• Work required
Please write out exactly the lines from the one with "Claas mega 370, снимка" through the end of the data below, both ends included, and omit any pictures.

• Collected material
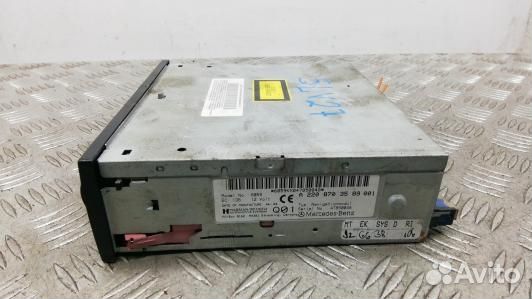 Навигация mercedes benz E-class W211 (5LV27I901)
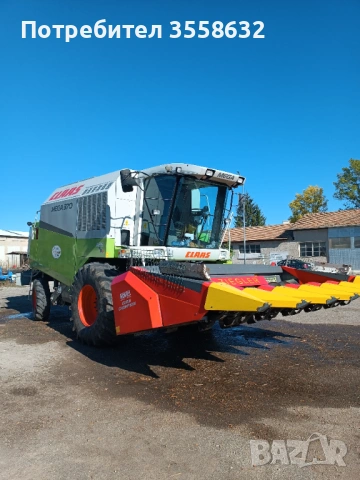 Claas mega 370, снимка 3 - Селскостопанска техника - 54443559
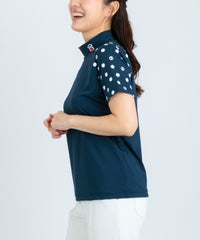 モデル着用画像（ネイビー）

• Answer for the task
 Claas mega 370, снимка 3 - Селскостопанска техника - 54443559
 モデル着用画像（ネイビー）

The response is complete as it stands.